**WHAT THE TASK ASKS:** What is the number of lines below that contain the word "google"? Respond with that number alone.

▬▬▬▬▬▬▬▬▬▬

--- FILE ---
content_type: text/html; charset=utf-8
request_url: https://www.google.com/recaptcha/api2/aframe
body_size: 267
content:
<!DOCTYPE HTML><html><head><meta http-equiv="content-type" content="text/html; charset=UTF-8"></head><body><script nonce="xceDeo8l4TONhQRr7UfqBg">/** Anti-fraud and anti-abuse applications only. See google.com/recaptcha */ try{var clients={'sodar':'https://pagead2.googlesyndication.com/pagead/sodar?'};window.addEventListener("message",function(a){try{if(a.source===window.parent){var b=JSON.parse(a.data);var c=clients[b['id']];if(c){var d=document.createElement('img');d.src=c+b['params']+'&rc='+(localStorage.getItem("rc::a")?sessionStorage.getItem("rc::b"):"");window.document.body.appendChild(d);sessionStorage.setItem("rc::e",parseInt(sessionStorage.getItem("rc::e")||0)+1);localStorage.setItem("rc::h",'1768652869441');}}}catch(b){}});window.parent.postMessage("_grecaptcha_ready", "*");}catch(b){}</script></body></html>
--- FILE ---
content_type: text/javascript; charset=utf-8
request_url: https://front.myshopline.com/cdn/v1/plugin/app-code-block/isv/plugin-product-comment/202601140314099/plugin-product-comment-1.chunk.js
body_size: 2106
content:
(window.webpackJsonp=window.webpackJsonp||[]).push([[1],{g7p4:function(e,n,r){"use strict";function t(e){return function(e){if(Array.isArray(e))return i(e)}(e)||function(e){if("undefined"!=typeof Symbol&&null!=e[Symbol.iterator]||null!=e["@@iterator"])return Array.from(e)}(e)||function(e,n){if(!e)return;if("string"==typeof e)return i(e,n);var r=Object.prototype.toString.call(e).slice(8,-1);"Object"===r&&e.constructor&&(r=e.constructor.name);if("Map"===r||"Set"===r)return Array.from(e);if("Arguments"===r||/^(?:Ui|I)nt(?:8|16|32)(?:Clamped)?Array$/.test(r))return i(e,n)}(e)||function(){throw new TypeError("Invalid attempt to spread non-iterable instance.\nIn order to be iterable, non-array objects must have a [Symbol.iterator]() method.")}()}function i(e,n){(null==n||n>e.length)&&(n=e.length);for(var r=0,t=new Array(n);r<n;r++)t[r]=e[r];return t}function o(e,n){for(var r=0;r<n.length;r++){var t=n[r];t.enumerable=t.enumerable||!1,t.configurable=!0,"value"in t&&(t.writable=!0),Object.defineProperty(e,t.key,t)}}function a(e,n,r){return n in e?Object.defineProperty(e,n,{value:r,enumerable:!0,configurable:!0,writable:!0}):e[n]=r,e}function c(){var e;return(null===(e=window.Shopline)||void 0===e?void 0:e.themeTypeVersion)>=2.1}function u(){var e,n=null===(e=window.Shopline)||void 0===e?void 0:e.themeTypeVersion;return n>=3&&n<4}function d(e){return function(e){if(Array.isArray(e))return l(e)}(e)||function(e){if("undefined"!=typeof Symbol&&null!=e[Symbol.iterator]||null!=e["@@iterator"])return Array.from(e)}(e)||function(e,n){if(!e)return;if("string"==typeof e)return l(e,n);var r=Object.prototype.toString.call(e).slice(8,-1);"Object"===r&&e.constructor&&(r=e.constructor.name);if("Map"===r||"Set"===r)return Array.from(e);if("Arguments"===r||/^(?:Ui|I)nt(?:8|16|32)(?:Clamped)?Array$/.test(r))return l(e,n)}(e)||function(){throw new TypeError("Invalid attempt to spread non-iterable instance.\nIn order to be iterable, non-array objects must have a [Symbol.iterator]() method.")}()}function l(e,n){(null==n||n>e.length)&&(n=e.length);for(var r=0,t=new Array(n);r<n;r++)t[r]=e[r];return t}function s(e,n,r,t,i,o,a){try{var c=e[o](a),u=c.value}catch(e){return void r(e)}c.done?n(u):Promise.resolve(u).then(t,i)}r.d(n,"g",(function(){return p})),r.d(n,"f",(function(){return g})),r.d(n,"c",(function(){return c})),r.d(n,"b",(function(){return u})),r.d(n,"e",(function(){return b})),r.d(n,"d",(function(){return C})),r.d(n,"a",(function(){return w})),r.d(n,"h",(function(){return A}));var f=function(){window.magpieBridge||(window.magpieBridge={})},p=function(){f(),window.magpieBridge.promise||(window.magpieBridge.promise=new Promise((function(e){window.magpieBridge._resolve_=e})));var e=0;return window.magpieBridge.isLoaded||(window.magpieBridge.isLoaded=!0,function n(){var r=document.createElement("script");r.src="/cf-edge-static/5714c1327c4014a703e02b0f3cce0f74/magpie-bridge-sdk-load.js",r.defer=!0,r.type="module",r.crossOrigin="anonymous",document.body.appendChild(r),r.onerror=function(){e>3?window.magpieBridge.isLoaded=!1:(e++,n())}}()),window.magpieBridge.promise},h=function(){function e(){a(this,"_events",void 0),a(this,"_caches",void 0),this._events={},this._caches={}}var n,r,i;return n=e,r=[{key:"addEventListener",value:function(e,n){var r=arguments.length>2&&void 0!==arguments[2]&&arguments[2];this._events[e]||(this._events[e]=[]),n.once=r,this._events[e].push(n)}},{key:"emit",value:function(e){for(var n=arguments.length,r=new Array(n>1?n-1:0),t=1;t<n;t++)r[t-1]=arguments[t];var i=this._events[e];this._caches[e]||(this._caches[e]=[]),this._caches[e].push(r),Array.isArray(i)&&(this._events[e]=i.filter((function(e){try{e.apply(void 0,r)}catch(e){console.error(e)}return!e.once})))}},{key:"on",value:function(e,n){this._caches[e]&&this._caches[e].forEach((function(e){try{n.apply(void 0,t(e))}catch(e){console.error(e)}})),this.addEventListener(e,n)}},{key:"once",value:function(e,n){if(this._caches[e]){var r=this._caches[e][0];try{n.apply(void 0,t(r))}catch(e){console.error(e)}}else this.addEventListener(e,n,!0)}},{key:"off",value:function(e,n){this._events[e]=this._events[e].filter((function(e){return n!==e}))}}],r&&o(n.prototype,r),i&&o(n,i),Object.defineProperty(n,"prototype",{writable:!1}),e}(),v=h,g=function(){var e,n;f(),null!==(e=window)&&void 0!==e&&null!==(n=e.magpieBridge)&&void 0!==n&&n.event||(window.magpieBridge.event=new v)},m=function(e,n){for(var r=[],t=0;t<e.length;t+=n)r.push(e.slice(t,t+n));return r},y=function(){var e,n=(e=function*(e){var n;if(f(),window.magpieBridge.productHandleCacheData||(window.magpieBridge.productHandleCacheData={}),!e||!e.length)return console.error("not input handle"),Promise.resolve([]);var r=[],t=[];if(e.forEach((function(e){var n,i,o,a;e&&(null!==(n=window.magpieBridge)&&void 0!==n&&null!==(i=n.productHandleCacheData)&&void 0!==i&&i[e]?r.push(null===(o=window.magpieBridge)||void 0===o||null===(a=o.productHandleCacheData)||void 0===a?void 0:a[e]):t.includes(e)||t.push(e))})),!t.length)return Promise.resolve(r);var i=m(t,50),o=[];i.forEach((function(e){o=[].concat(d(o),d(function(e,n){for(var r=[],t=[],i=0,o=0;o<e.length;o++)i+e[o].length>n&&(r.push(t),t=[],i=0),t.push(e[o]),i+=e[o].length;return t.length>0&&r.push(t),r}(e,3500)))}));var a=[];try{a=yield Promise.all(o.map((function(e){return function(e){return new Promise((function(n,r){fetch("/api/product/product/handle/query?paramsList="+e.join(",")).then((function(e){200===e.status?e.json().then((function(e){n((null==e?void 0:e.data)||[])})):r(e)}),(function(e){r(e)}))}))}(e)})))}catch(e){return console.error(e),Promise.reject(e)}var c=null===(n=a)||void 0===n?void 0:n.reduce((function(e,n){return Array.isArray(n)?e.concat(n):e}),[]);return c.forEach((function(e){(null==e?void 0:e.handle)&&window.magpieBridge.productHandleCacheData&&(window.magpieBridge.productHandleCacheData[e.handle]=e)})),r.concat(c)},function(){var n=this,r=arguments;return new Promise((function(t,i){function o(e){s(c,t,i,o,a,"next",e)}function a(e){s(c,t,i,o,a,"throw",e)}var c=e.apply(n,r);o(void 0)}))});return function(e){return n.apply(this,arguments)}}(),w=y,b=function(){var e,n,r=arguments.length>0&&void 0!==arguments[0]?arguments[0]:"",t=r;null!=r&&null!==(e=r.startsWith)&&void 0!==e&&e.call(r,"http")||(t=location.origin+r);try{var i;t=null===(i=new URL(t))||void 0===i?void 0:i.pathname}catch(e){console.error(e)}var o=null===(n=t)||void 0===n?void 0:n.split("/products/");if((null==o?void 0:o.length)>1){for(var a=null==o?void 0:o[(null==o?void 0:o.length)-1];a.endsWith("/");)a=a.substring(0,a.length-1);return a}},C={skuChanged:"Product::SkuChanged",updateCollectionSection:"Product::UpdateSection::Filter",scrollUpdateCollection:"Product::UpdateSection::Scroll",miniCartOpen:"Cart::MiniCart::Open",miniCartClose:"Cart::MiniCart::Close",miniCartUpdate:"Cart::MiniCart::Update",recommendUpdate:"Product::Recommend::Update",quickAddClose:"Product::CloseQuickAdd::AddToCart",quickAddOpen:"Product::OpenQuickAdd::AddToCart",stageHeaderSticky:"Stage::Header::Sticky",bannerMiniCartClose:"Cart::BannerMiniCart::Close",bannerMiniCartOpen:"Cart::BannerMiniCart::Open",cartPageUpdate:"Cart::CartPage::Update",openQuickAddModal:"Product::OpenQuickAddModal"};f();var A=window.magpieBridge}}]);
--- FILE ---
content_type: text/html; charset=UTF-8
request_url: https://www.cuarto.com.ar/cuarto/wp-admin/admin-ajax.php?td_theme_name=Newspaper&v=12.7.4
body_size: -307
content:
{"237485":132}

▬▬▬▬▬▬▬▬▬▬

**WRITTEN SOLUTION:** 2